Given task A:
Gather every line in the records that contains the word "black", and copy each line in full.
* Start Source passage *
Ok, I dropped 665c157e0204 from the queue, but note that it _was_
backported there properly.  But only there, which is odd, Sasha's
scripts might not have caught up.

I'll queue this one up now instead.

thanks,

greg k-h
  

Patch

diff --git a/drivers/hwtracing/coresight/coresight-cti-core.c b/drivers/hwtracing/coresight/coresight-cti-core.c
index 0276700c246d..90270696206c 100644
--- a/drivers/hwtracing/coresight/coresight-cti-core.c
+++ b/drivers/hwtracing/coresight/coresight-cti-core.c
@@ -90,11 +90,9 @@  void cti_write_all_hw_regs(struct cti_drvdata *drvdata)
 static int cti_enable_hw(struct cti_drvdata *drvdata)
 {
 	struct cti_config *config = &drvdata->config;
-	struct device *dev = &drvdata->csdev->dev;
 	unsigned long flags;
 	int rc = 0;
 
-	pm_runtime_get_sync(dev->parent);
 	spin_lock_irqsave(&drvdata->spinlock, flags);
 
 	/* no need to do anything if enabled or unpowered*/
@@ -119,7 +117,6 @@  static int cti_enable_hw(struct cti_drvdata *drvdata)
* End Source passage *
Given task B:
Reproduce the patch message above word for word, from the first line to the last.
* Start Provided records *
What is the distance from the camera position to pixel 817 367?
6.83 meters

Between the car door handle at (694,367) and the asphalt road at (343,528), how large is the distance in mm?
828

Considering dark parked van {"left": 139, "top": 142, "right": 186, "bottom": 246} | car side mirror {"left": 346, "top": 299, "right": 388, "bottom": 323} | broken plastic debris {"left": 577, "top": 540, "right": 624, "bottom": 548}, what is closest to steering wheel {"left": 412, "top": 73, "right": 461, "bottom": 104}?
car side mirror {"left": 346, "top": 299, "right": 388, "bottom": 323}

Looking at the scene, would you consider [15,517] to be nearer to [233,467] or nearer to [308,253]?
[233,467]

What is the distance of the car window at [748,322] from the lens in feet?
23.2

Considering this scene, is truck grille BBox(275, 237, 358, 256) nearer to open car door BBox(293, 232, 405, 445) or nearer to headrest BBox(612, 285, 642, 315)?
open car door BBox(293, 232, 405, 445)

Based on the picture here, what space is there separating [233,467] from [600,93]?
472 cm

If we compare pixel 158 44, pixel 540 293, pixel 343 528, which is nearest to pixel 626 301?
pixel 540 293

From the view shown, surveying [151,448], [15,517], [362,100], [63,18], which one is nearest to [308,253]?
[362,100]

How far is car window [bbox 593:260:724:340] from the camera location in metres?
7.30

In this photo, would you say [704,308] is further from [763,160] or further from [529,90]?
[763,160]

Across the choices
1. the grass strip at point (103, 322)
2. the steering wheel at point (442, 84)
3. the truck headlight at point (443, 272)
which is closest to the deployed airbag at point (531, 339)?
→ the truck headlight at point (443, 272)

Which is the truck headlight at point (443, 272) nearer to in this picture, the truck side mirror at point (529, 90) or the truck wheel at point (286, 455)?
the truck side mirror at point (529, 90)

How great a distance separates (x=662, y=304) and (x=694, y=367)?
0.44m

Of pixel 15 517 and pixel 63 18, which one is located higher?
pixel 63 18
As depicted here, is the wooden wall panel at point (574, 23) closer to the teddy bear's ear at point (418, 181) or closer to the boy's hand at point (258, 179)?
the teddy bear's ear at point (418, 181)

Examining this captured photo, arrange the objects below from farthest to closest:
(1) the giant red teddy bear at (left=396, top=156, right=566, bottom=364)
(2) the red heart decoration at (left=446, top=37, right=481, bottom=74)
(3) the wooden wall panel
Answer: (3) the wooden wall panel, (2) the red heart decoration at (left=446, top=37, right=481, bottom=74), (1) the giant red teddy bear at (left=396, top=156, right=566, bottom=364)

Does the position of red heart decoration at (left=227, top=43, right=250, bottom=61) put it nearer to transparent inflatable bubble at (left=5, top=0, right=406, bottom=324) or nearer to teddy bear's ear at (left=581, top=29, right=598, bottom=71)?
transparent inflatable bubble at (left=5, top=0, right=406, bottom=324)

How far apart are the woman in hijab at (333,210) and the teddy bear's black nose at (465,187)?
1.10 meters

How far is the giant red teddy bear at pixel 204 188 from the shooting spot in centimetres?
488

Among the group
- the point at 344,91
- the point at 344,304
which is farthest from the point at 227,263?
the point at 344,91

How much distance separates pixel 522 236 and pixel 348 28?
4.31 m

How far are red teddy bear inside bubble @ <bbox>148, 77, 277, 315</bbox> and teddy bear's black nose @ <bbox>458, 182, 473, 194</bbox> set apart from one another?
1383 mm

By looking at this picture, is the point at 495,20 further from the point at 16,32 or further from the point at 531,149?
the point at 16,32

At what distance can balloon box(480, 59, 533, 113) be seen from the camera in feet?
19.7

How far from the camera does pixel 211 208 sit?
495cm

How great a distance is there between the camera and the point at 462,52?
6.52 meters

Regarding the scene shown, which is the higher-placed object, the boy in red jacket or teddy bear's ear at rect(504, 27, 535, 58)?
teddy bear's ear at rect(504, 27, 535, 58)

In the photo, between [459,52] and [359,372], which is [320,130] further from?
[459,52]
* End Provided records *
Solution A:
How far apart are the woman in hijab at (333,210) and the teddy bear's black nose at (465,187)?
How far are red teddy bear inside bubble @ <bbox>148, 77, 277, 315</bbox> and teddy bear's black nose @ <bbox>458, 182, 473, 194</bbox> set apart from one another?

Solution B:
Ok, I dropped 665c157e0204 from the queue, but note that it _was_
backported there properly.  But only there, which is odd, Sasha's
scripts might not have caught up.

I'll queue this one up now instead.

thanks,

greg k-h
  

Patch

diff --git a/drivers/hwtracing/coresight/coresight-cti-core.c b/drivers/hwtracing/coresight/coresight-cti-core.c
index 0276700c246d..90270696206c 100644
--- a/drivers/hwtracing/coresight/coresight-cti-core.c
+++ b/drivers/hwtracing/coresight/coresight-cti-core.c
@@ -90,11 +90,9 @@  void cti_write_all_hw_regs(struct cti_drvdata *drvdata)
 static int cti_enable_hw(struct cti_drvdata *drvdata)
 {
 	struct cti_config *config = &drvdata->config;
-	struct device *dev = &drvdata->csdev->dev;
 	unsigned long flags;
 	int rc = 0;
 
-	pm_runtime_get_sync(dev->parent);
 	spin_lock_irqsave(&drvdata->spinlock, flags);
 
 	/* no need to do anything if enabled or unpowered*/
@@ -119,7 +117,6 @@  static int cti_enable_hw(struct cti_drvdata *drvdata)